**PROBLEM REQUIREMENTS**
Reproduce the material verbatim, starting at the line containing "Spatially, does the" and continuing through the final line of the material, both ends included.

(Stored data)

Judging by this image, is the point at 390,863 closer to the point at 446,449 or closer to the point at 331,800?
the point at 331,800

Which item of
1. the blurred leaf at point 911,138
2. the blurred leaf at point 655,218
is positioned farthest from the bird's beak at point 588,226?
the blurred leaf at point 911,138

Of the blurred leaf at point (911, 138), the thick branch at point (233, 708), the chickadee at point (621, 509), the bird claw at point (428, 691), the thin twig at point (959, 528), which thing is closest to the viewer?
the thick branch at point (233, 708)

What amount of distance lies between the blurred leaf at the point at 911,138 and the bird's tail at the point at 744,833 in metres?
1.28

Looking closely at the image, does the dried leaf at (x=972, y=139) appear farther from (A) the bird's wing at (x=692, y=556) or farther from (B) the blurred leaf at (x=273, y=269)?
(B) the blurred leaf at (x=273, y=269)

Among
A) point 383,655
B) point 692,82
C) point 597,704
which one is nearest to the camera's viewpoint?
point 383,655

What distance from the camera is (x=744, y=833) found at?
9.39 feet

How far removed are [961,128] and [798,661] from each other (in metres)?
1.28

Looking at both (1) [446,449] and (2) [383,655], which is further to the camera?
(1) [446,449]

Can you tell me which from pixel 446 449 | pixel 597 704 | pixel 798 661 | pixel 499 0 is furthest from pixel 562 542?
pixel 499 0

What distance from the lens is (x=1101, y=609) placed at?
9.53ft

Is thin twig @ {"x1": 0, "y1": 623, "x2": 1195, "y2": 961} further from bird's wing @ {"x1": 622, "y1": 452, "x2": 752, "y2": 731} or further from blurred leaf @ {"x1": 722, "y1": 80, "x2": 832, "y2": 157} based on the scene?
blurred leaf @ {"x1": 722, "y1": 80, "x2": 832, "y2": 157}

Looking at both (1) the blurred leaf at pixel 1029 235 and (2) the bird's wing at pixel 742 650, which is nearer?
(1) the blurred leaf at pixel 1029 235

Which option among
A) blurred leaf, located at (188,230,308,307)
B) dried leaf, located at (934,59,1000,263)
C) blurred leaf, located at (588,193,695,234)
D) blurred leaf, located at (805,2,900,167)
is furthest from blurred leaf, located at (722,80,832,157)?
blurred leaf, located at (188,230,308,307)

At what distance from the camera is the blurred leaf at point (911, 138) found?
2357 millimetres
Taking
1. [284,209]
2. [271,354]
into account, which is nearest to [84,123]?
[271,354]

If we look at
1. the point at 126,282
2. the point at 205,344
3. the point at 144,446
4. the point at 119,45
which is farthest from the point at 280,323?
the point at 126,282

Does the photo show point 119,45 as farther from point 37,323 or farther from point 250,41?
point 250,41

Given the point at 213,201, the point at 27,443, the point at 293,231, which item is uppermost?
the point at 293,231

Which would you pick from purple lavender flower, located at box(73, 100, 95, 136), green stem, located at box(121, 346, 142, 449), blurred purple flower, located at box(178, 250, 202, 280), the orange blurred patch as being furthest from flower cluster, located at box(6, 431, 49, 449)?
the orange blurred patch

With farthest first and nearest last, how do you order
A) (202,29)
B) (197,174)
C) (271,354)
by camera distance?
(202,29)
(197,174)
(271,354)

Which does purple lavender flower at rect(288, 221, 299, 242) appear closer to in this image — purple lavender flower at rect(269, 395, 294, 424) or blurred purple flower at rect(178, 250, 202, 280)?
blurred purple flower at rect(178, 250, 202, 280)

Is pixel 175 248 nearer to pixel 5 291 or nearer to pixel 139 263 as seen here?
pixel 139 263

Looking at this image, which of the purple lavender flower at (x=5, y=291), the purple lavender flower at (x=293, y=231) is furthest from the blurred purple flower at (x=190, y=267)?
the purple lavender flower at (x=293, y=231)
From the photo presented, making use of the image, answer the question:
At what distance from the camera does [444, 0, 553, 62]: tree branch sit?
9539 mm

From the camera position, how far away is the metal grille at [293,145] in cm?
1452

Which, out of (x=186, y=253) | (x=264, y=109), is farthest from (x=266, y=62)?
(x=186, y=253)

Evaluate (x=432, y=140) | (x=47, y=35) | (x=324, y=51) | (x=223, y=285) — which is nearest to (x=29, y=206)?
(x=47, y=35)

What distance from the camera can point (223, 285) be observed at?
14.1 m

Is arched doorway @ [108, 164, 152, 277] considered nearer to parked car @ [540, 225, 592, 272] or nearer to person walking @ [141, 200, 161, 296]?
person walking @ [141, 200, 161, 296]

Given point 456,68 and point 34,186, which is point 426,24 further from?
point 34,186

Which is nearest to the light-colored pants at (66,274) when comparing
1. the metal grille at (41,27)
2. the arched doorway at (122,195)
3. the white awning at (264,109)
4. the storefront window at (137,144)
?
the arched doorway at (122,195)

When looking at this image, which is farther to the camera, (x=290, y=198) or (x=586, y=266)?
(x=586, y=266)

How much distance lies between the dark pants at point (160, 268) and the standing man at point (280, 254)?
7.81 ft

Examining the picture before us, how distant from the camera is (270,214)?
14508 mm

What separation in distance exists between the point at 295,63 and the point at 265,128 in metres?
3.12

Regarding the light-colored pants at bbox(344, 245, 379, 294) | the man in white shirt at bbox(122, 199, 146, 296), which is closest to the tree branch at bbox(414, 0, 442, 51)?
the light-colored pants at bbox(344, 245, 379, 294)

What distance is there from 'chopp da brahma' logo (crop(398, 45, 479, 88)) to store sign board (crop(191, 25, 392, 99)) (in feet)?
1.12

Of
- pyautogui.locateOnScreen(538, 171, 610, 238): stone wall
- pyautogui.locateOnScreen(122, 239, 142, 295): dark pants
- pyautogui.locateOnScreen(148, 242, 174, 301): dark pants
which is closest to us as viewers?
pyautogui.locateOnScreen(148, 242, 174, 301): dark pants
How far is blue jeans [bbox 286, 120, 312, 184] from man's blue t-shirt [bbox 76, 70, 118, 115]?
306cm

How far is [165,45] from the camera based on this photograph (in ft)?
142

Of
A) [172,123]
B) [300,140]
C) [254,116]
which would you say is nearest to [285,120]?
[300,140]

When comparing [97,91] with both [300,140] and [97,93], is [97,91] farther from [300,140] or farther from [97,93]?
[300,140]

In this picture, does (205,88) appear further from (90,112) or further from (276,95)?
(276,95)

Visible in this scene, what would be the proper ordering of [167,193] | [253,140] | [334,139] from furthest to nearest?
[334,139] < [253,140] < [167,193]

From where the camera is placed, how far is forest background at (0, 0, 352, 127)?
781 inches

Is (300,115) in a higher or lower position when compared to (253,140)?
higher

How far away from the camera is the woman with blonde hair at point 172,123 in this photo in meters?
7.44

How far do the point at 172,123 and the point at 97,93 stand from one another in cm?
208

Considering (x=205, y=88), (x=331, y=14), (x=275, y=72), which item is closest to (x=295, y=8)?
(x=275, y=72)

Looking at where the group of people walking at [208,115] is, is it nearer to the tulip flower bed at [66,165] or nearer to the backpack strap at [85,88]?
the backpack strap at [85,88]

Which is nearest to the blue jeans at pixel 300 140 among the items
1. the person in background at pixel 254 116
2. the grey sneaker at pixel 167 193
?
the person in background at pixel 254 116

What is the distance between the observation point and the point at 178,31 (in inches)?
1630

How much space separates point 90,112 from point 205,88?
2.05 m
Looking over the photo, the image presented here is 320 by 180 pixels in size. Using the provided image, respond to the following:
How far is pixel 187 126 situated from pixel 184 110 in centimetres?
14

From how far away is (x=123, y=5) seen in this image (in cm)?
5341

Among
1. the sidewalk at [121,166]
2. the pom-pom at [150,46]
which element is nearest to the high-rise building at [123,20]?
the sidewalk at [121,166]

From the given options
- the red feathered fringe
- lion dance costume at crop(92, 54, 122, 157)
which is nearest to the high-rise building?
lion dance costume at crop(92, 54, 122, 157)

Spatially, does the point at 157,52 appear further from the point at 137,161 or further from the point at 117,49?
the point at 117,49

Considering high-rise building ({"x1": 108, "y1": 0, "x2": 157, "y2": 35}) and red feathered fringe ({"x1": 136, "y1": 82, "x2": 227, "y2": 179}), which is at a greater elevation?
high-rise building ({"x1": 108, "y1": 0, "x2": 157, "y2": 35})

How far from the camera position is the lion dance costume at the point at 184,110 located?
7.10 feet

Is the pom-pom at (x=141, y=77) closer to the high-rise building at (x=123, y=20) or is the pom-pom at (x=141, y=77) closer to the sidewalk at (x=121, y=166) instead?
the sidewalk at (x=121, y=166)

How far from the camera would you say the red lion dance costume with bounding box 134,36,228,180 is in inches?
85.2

**RIGHT ANSWER**
Spatially, does the point at 157,52 appear further from the point at 137,161 or further from the point at 117,49?
the point at 117,49

Considering high-rise building ({"x1": 108, "y1": 0, "x2": 157, "y2": 35}) and red feathered fringe ({"x1": 136, "y1": 82, "x2": 227, "y2": 179}), which is at a greater elevation?
high-rise building ({"x1": 108, "y1": 0, "x2": 157, "y2": 35})

How far from the camera position is the lion dance costume at the point at 184,110 located?
7.10 feet

Is the pom-pom at (x=141, y=77) closer to the high-rise building at (x=123, y=20) or is the pom-pom at (x=141, y=77) closer to the sidewalk at (x=121, y=166) instead?
the sidewalk at (x=121, y=166)

How far from the camera would you say the red lion dance costume with bounding box 134,36,228,180 is in inches?
85.2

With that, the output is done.